### [Your instructions]
Leave out the pictures and restate every entry word for word.

### [Input for this task]
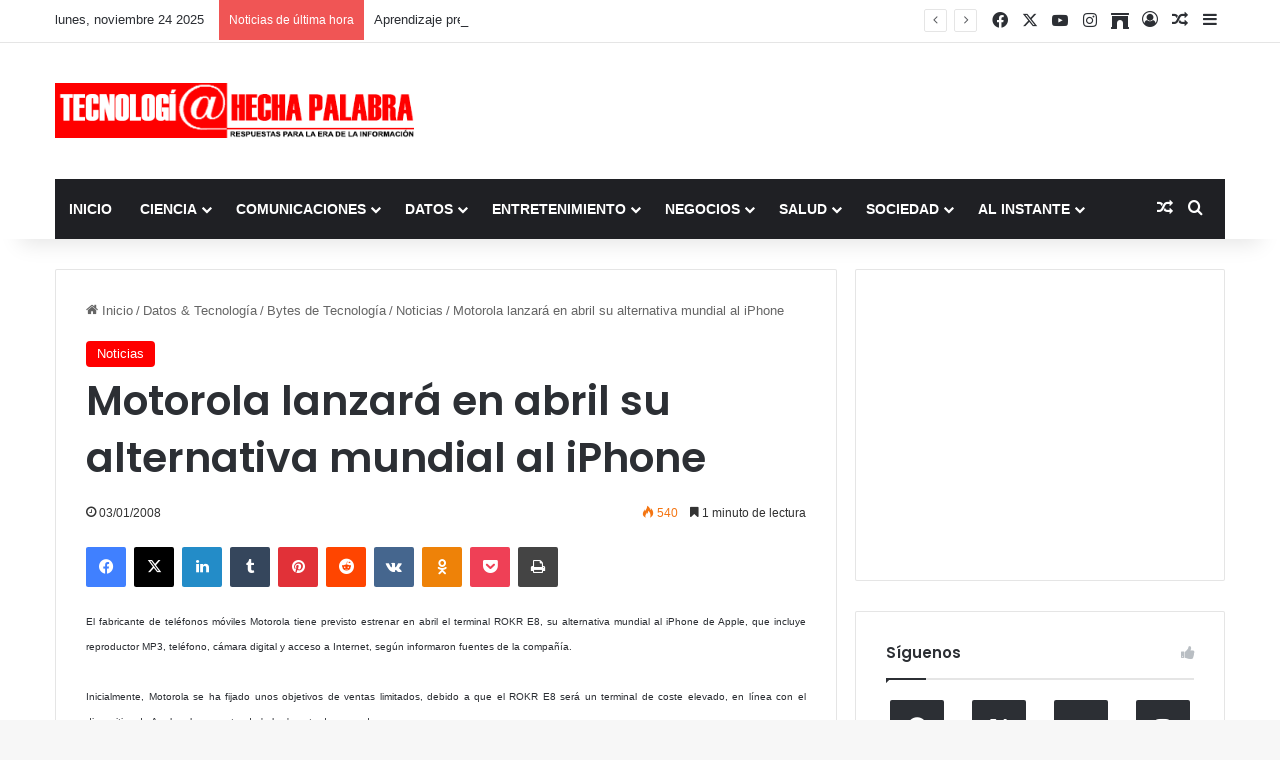

--- FILE ---
content_type: text/html; charset=utf-8
request_url: https://www.google.com/recaptcha/api2/aframe
body_size: 266
content:
<!DOCTYPE HTML><html><head><meta http-equiv="content-type" content="text/html; charset=UTF-8"></head><body><script nonce="qIhnEFpI8IkE6akJo5u7LA">/** Anti-fraud and anti-abuse applications only. See google.com/recaptcha */ try{var clients={'sodar':'https://pagead2.googlesyndication.com/pagead/sodar?'};window.addEventListener("message",function(a){try{if(a.source===window.parent){var b=JSON.parse(a.data);var c=clients[b['id']];if(c){var d=document.createElement('img');d.src=c+b['params']+'&rc='+(localStorage.getItem("rc::a")?sessionStorage.getItem("rc::b"):"");window.document.body.appendChild(d);sessionStorage.setItem("rc::e",parseInt(sessionStorage.getItem("rc::e")||0)+1);localStorage.setItem("rc::h",'1763966167964');}}}catch(b){}});window.parent.postMessage("_grecaptcha_ready", "*");}catch(b){}</script></body></html>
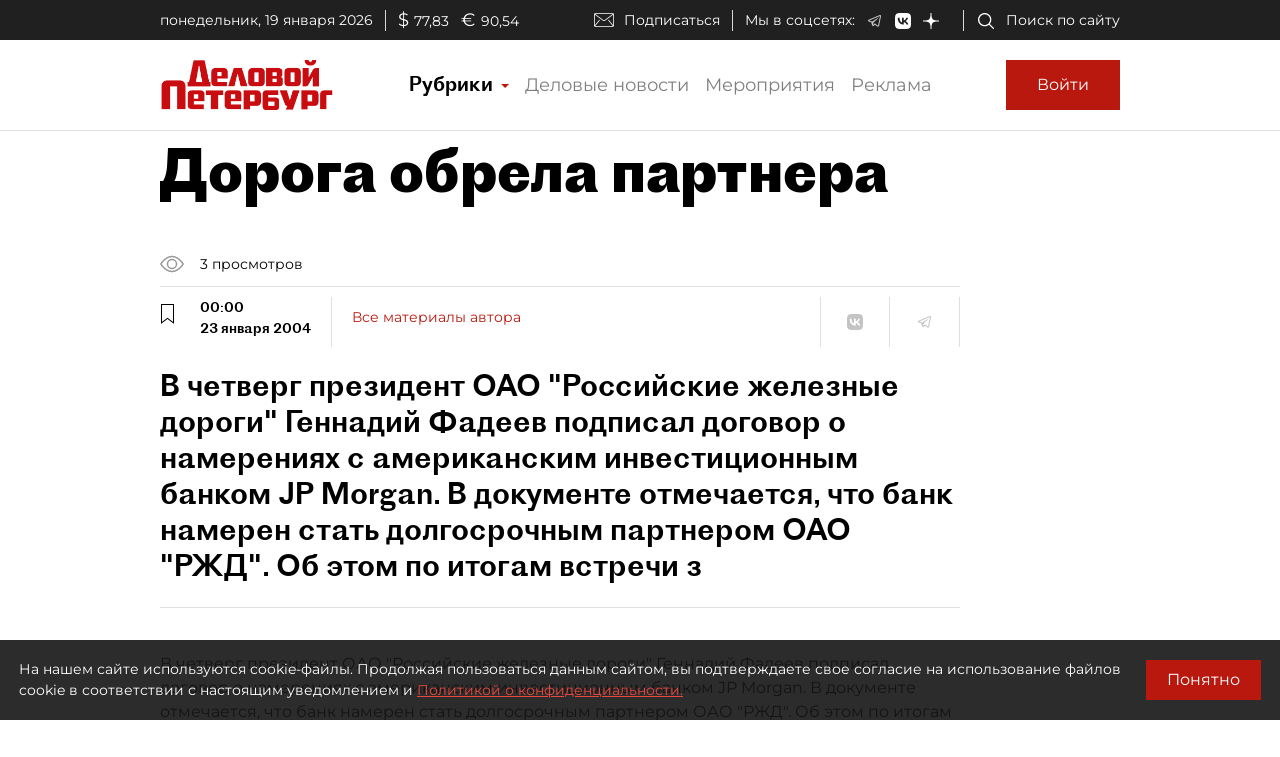

--- FILE ---
content_type: application/javascript
request_url: https://smi2.ru/counter/settings?payload=COmNAxjSp4K0vTM6JDllMzEyYWU5LWZiNWEtNDEyNS1hZjM3LWI5NTIxYmM0NDA4MA&cb=_callbacks____0mkl7wd0p
body_size: 1514
content:
_callbacks____0mkl7wd0p("[base64]");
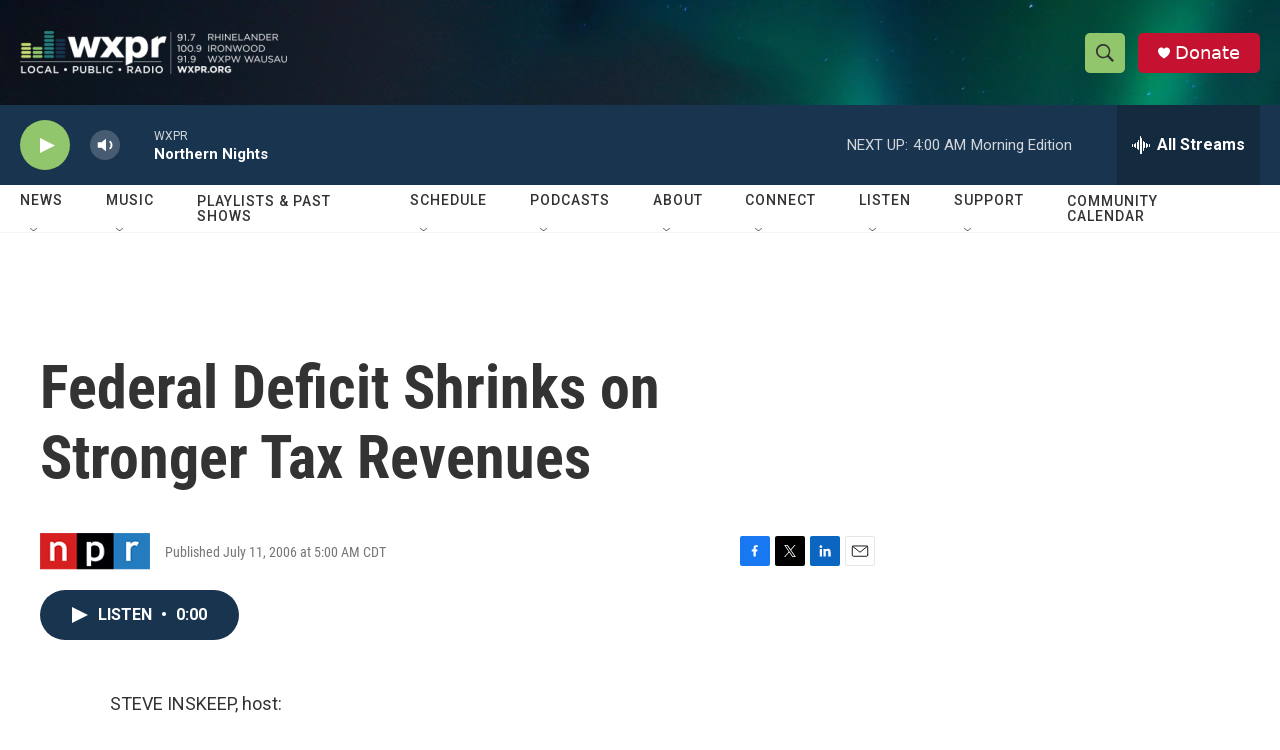

--- FILE ---
content_type: text/html; charset=utf-8
request_url: https://www.google.com/recaptcha/api2/aframe
body_size: 184
content:
<!DOCTYPE HTML><html><head><meta http-equiv="content-type" content="text/html; charset=UTF-8"></head><body><script nonce="714-eJOjHkFJjEKF8JdEfA">/** Anti-fraud and anti-abuse applications only. See google.com/recaptcha */ try{var clients={'sodar':'https://pagead2.googlesyndication.com/pagead/sodar?'};window.addEventListener("message",function(a){try{if(a.source===window.parent){var b=JSON.parse(a.data);var c=clients[b['id']];if(c){var d=document.createElement('img');d.src=c+b['params']+'&rc='+(localStorage.getItem("rc::a")?sessionStorage.getItem("rc::b"):"");window.document.body.appendChild(d);sessionStorage.setItem("rc::e",parseInt(sessionStorage.getItem("rc::e")||0)+1);localStorage.setItem("rc::h",'1768975542640');}}}catch(b){}});window.parent.postMessage("_grecaptcha_ready", "*");}catch(b){}</script></body></html>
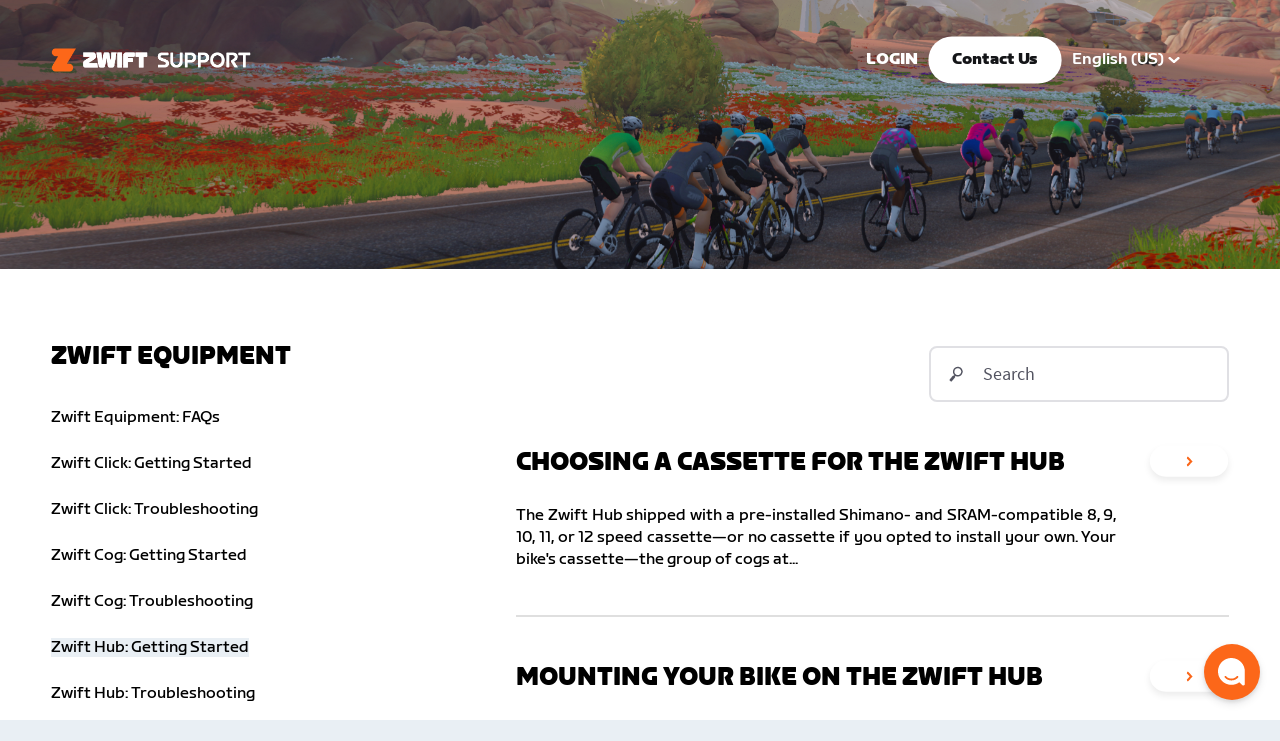

--- FILE ---
content_type: text/html; charset=utf-8
request_url: https://www.zwift.com/zwift-web-pages/support-auth-check-iframe.html?env=kustomer
body_size: -124
content:
<!DOCTYPE html>
<html>
<body>
  <script>
    window.parent.postMessage(JSON.stringify({
        avatar: '',
        authenticated: false,
        firstName: '',
        lastName: '',
        email: '',
        idToken: ''
    }), "https://support.zwift.com" );
  </script>
</body>
</html>



--- FILE ---
content_type: image/svg+xml
request_url: https://content-cdn.zwift.com/uploads/sites/support/icons/zwift_icons_arrow_left_orange.svg
body_size: 285
content:
<svg width="32" height="32" viewBox="0 0 32 32" fill="none" xmlns="http://www.w3.org/2000/svg">
<path fill-rule="evenodd" clip-rule="evenodd" d="M15.417 15.9026C15.3634 15.9565 15.3634 16.0435 15.417 16.0974L21.9462 22.6546C23.0211 23.7348 23.0175 25.4817 21.9382 26.5575L19.988 28.5L8.06358 16L19.988 3.5L21.9382 5.44252C23.0175 6.51825 23.0211 8.2652 21.9462 9.34536L15.417 15.9026Z" fill="#FA6619"/>
</svg>


--- FILE ---
content_type: image/svg+xml
request_url: https://content-cdn.zwift.com/uploads/sites/support/icons/zwift_icons_arrow_down_white.svg
body_size: 80
content:
<svg width="14" height="8" viewBox="0 0 14 8" fill="none" xmlns="http://www.w3.org/2000/svg">
<path d="M2 1.5L7 6.5L12 1.5" stroke="white" stroke-width="3" stroke-linecap="round" stroke-linejoin="round"/>
</svg>


--- FILE ---
content_type: image/svg+xml
request_url: https://content-cdn.zwift.com/uploads/sites/support/icons/zwift_icons_arrow_right_orange.svg
body_size: 277
content:
<svg width="32" height="32" viewBox="0 0 32 32" fill="none" xmlns="http://www.w3.org/2000/svg">
<path fill-rule="evenodd" clip-rule="evenodd" d="M16.583 16.0974C16.6366 16.0435 16.6366 15.9565 16.583 15.9026L10.0538 9.34536C8.97894 8.2652 8.98254 6.51825 10.0618 5.44252L12.012 3.5L23.9364 16L12.012 28.5L10.0618 26.5575C8.98254 25.4817 8.97894 23.7348 10.0538 22.6546L16.583 16.0974Z" fill="#FA6619"/>
</svg>


--- FILE ---
content_type: image/svg+xml
request_url: https://content-cdn.zwift.com/uploads/sites/support/icons/zwift_icons_search_grey.svg
body_size: 737
content:
<svg width="32" height="32" viewBox="0 0 32 32" fill="none" xmlns="http://www.w3.org/2000/svg">
<path fill-rule="evenodd" clip-rule="evenodd" d="M13.0993 18.0843C11.223 16.2492 10.1929 13.5888 10.5371 10.7801C11.1228 6.00201 15.464 2.60419 20.2336 3.19087C25.0031 3.77754 28.3949 8.12656 27.8093 12.9047C27.2236 17.6828 22.8824 21.0806 18.1128 20.4939C17.0196 20.3594 15.9987 20.0273 15.0815 19.5376L14.1283 20.6756L14.901 21.3251L8.59917 28.8487C8.07712 29.472 7.14954 29.5533 6.52738 29.0303L5.02534 27.7677C4.40318 27.2447 4.32203 26.3155 4.84408 25.6922L10.2006 19.2971C10.7166 18.681 11.6288 18.5945 12.2506 19.0975L13.0993 18.0843ZM18.4265 17.935C21.7853 18.3482 24.8425 15.9553 25.2549 12.5905C25.6673 9.22561 23.2788 6.16292 19.9199 5.74977C16.5611 5.33661 13.5039 7.72945 13.0915 11.0943C12.6791 14.4592 15.0676 17.5219 18.4265 17.935Z" fill="#535461"/>
</svg>
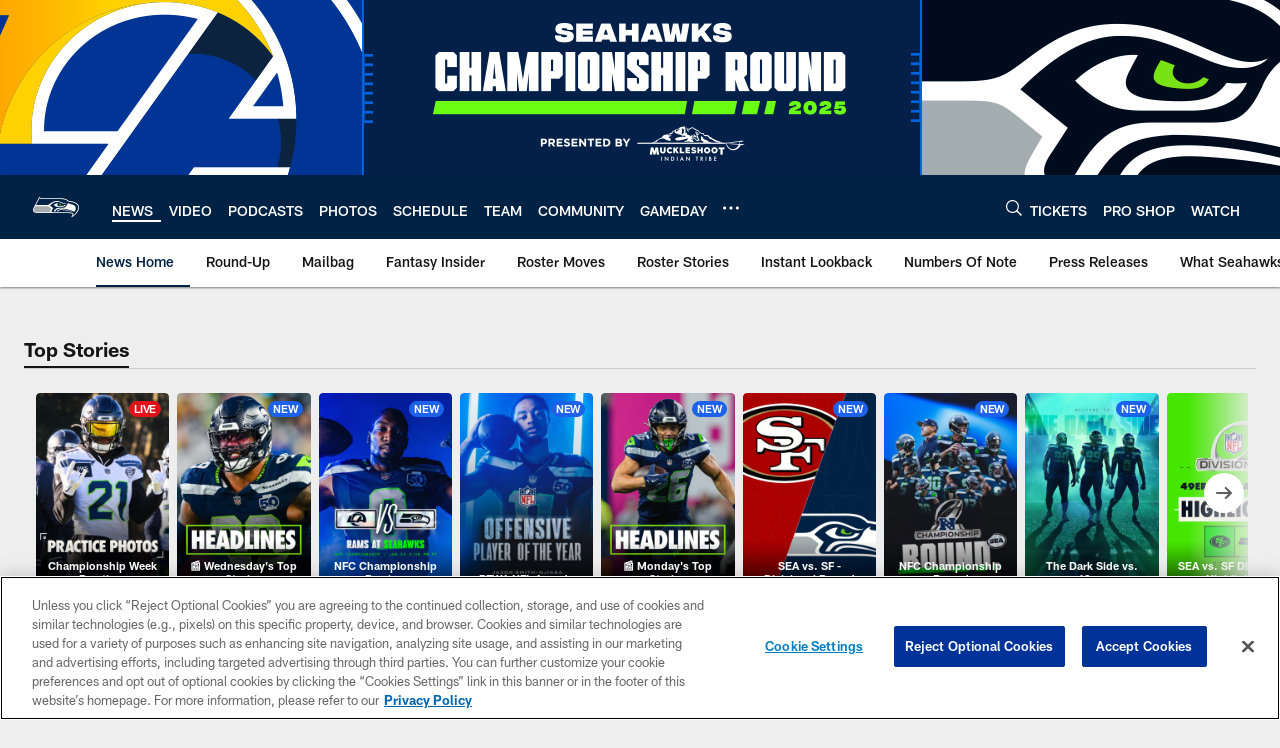

--- FILE ---
content_type: text/html; charset=utf-8
request_url: https://www.google.com/recaptcha/api2/aframe
body_size: 268
content:
<!DOCTYPE HTML><html><head><meta http-equiv="content-type" content="text/html; charset=UTF-8"></head><body><script nonce="kAORhpM9JG4CWLj_-9LGcg">/** Anti-fraud and anti-abuse applications only. See google.com/recaptcha */ try{var clients={'sodar':'https://pagead2.googlesyndication.com/pagead/sodar?'};window.addEventListener("message",function(a){try{if(a.source===window.parent){var b=JSON.parse(a.data);var c=clients[b['id']];if(c){var d=document.createElement('img');d.src=c+b['params']+'&rc='+(localStorage.getItem("rc::a")?sessionStorage.getItem("rc::b"):"");window.document.body.appendChild(d);sessionStorage.setItem("rc::e",parseInt(sessionStorage.getItem("rc::e")||0)+1);localStorage.setItem("rc::h",'1769047233906');}}}catch(b){}});window.parent.postMessage("_grecaptcha_ready", "*");}catch(b){}</script></body></html>

--- FILE ---
content_type: text/javascript; charset=utf-8
request_url: https://auth-id.seahawks.com/accounts.webSdkBootstrap?apiKey=3_N2Nfy3hs4Kj8hwqJBsYK7IoMCxfHq7nNyreS8AHADyPdJxFMfzqfy_B34MhUGV19&pageURL=https%3A%2F%2Fwww.seahawks.com%2Fnews%2Fmonday-morning-qb-5676&sdk=js_latest&sdkBuild=18435&format=json
body_size: 420
content:
{
  "callId": "019be36e82dd7fcd950ea1e75ca1510f",
  "errorCode": 0,
  "apiVersion": 2,
  "statusCode": 200,
  "statusReason": "OK",
  "time": "2026-01-22T02:00:29.157Z",
  "hasGmid": "ver4"
}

### [Solution]
--- FILE ---
content_type: text/html; charset=utf-8
request_url: https://www.google.com/recaptcha/api2/aframe
body_size: 266
content:
<!DOCTYPE HTML><html><head><meta http-equiv="content-type" content="text/html; charset=UTF-8"></head><body><script nonce="qIhnEFpI8IkE6akJo5u7LA">/** Anti-fraud and anti-abuse applications only. See google.com/recaptcha */ try{var clients={'sodar':'https://pagead2.googlesyndication.com/pagead/sodar?'};window.addEventListener("message",function(a){try{if(a.source===window.parent){var b=JSON.parse(a.data);var c=clients[b['id']];if(c){var d=document.createElement('img');d.src=c+b['params']+'&rc='+(localStorage.getItem("rc::a")?sessionStorage.getItem("rc::b"):"");window.document.body.appendChild(d);sessionStorage.setItem("rc::e",parseInt(sessionStorage.getItem("rc::e")||0)+1);localStorage.setItem("rc::h",'1763966167964');}}}catch(b){}});window.parent.postMessage("_grecaptcha_ready", "*");}catch(b){}</script></body></html>

--- FILE ---
content_type: application/javascript
request_url: https://smi2.ru/counter/settings?payload=COmNAxjSp4K0vTM6JDllMzEyYWU5LWZiNWEtNDEyNS1hZjM3LWI5NTIxYmM0NDA4MA&cb=_callbacks____0mkl7wd0p
body_size: 1514
content:
_callbacks____0mkl7wd0p("[base64]");

--- FILE ---
content_type: text/html; charset=utf-8
request_url: https://www.google.com/recaptcha/api2/aframe
body_size: 184
content:
<!DOCTYPE HTML><html><head><meta http-equiv="content-type" content="text/html; charset=UTF-8"></head><body><script nonce="714-eJOjHkFJjEKF8JdEfA">/** Anti-fraud and anti-abuse applications only. See google.com/recaptcha */ try{var clients={'sodar':'https://pagead2.googlesyndication.com/pagead/sodar?'};window.addEventListener("message",function(a){try{if(a.source===window.parent){var b=JSON.parse(a.data);var c=clients[b['id']];if(c){var d=document.createElement('img');d.src=c+b['params']+'&rc='+(localStorage.getItem("rc::a")?sessionStorage.getItem("rc::b"):"");window.document.body.appendChild(d);sessionStorage.setItem("rc::e",parseInt(sessionStorage.getItem("rc::e")||0)+1);localStorage.setItem("rc::h",'1768975542640');}}}catch(b){}});window.parent.postMessage("_grecaptcha_ready", "*");}catch(b){}</script></body></html>

--- FILE ---
content_type: text/html; charset=utf-8
request_url: https://www.zwift.com/zwift-web-pages/support-auth-check-iframe.html?env=kustomer
body_size: -124
content:
<!DOCTYPE html>
<html>
<body>
  <script>
    window.parent.postMessage(JSON.stringify({
        avatar: '',
        authenticated: false,
        firstName: '',
        lastName: '',
        email: '',
        idToken: ''
    }), "https://support.zwift.com" );
  </script>
</body>
</html>



--- FILE ---
content_type: image/svg+xml
request_url: https://content-cdn.zwift.com/uploads/sites/support/icons/zwift_icons_arrow_left_orange.svg
body_size: 285
content:
<svg width="32" height="32" viewBox="0 0 32 32" fill="none" xmlns="http://www.w3.org/2000/svg">
<path fill-rule="evenodd" clip-rule="evenodd" d="M15.417 15.9026C15.3634 15.9565 15.3634 16.0435 15.417 16.0974L21.9462 22.6546C23.0211 23.7348 23.0175 25.4817 21.9382 26.5575L19.988 28.5L8.06358 16L19.988 3.5L21.9382 5.44252C23.0175 6.51825 23.0211 8.2652 21.9462 9.34536L15.417 15.9026Z" fill="#FA6619"/>
</svg>


--- FILE ---
content_type: image/svg+xml
request_url: https://content-cdn.zwift.com/uploads/sites/support/icons/zwift_icons_arrow_down_white.svg
body_size: 80
content:
<svg width="14" height="8" viewBox="0 0 14 8" fill="none" xmlns="http://www.w3.org/2000/svg">
<path d="M2 1.5L7 6.5L12 1.5" stroke="white" stroke-width="3" stroke-linecap="round" stroke-linejoin="round"/>
</svg>


--- FILE ---
content_type: image/svg+xml
request_url: https://content-cdn.zwift.com/uploads/sites/support/icons/zwift_icons_arrow_right_orange.svg
body_size: 277
content:
<svg width="32" height="32" viewBox="0 0 32 32" fill="none" xmlns="http://www.w3.org/2000/svg">
<path fill-rule="evenodd" clip-rule="evenodd" d="M16.583 16.0974C16.6366 16.0435 16.6366 15.9565 16.583 15.9026L10.0538 9.34536C8.97894 8.2652 8.98254 6.51825 10.0618 5.44252L12.012 3.5L23.9364 16L12.012 28.5L10.0618 26.5575C8.98254 25.4817 8.97894 23.7348 10.0538 22.6546L16.583 16.0974Z" fill="#FA6619"/>
</svg>


--- FILE ---
content_type: image/svg+xml
request_url: https://content-cdn.zwift.com/uploads/sites/support/icons/zwift_icons_search_grey.svg
body_size: 737
content:
<svg width="32" height="32" viewBox="0 0 32 32" fill="none" xmlns="http://www.w3.org/2000/svg">
<path fill-rule="evenodd" clip-rule="evenodd" d="M13.0993 18.0843C11.223 16.2492 10.1929 13.5888 10.5371 10.7801C11.1228 6.00201 15.464 2.60419 20.2336 3.19087C25.0031 3.77754 28.3949 8.12656 27.8093 12.9047C27.2236 17.6828 22.8824 21.0806 18.1128 20.4939C17.0196 20.3594 15.9987 20.0273 15.0815 19.5376L14.1283 20.6756L14.901 21.3251L8.59917 28.8487C8.07712 29.472 7.14954 29.5533 6.52738 29.0303L5.02534 27.7677C4.40318 27.2447 4.32203 26.3155 4.84408 25.6922L10.2006 19.2971C10.7166 18.681 11.6288 18.5945 12.2506 19.0975L13.0993 18.0843ZM18.4265 17.935C21.7853 18.3482 24.8425 15.9553 25.2549 12.5905C25.6673 9.22561 23.2788 6.16292 19.9199 5.74977C16.5611 5.33661 13.5039 7.72945 13.0915 11.0943C12.6791 14.4592 15.0676 17.5219 18.4265 17.935Z" fill="#535461"/>
</svg>

--- FILE ---
content_type: text/html; charset=utf-8
request_url: https://www.google.com/recaptcha/api2/aframe
body_size: 268
content:
<!DOCTYPE HTML><html><head><meta http-equiv="content-type" content="text/html; charset=UTF-8"></head><body><script nonce="kAORhpM9JG4CWLj_-9LGcg">/** Anti-fraud and anti-abuse applications only. See google.com/recaptcha */ try{var clients={'sodar':'https://pagead2.googlesyndication.com/pagead/sodar?'};window.addEventListener("message",function(a){try{if(a.source===window.parent){var b=JSON.parse(a.data);var c=clients[b['id']];if(c){var d=document.createElement('img');d.src=c+b['params']+'&rc='+(localStorage.getItem("rc::a")?sessionStorage.getItem("rc::b"):"");window.document.body.appendChild(d);sessionStorage.setItem("rc::e",parseInt(sessionStorage.getItem("rc::e")||0)+1);localStorage.setItem("rc::h",'1769047233906');}}}catch(b){}});window.parent.postMessage("_grecaptcha_ready", "*");}catch(b){}</script></body></html>

--- FILE ---
content_type: text/javascript; charset=utf-8
request_url: https://auth-id.seahawks.com/accounts.webSdkBootstrap?apiKey=3_N2Nfy3hs4Kj8hwqJBsYK7IoMCxfHq7nNyreS8AHADyPdJxFMfzqfy_B34MhUGV19&pageURL=https%3A%2F%2Fwww.seahawks.com%2Fnews%2Fmonday-morning-qb-5676&sdk=js_latest&sdkBuild=18435&format=json
body_size: 420
content:
{
  "callId": "019be36e82dd7fcd950ea1e75ca1510f",
  "errorCode": 0,
  "apiVersion": 2,
  "statusCode": 200,
  "statusReason": "OK",
  "time": "2026-01-22T02:00:29.157Z",
  "hasGmid": "ver4"
}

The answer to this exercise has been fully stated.